Saturday, February 28, 2009

What rôle models really meant

It didn't matter how many curls she had, Shirley Temple was always right, and she always got her way.  She was always more important than anyone else, and Rudyard Kipling was rewritten for her to be the hero(ine).  Like Erich Kästner's Emil, she was the clever one that saved the day.   And of course those other paper dolls that little girls of that cohort had came with coronation robes and other wonderful clothes.  And there were five of the Dionnes.  But Shirley Temple, more than anyone seems to have suspected, formed little girls to think that they (not their little brothers) were the important ones, the influential ones, the capable ones.  The little boys in Hollywood, until Roddy MacDowell, either were in backyard or street packs or wore funny costumes as Freddy Bartholomew did.

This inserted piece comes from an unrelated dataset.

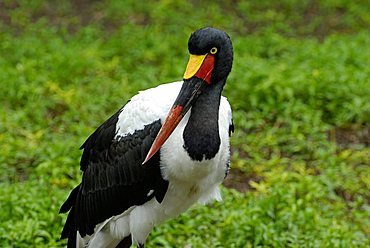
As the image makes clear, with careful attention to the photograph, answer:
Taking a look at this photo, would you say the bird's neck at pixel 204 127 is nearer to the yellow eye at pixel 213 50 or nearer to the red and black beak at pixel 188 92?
the red and black beak at pixel 188 92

Of course, I do not mean the real Shirley Temple, of which we got a tiny glimpse only after the War when she married a soldier.  And I don't know why Elizabeth Taylor, even in "National Velvet", never made the same formative impression.  She was an object rather than a subject, somehow.  And when she began both she and we were already half grown.  Margaret O'Brien did start out as a little girl, but she wasn't heroic.  Natalie Wood was younger.
Of course, the War changed everything, too.  The bare-faced fantasy of the Shirley Temple movies gave way to that of Private Roger Young.   The paper doll princess gave real talks on the BBC.  The real Shirley Temple had, one supposed, a reasonably private experience of puberty.
Whether 1930s Hollywood products were wholesome or not I do not know.  One can argue all sorts of ways.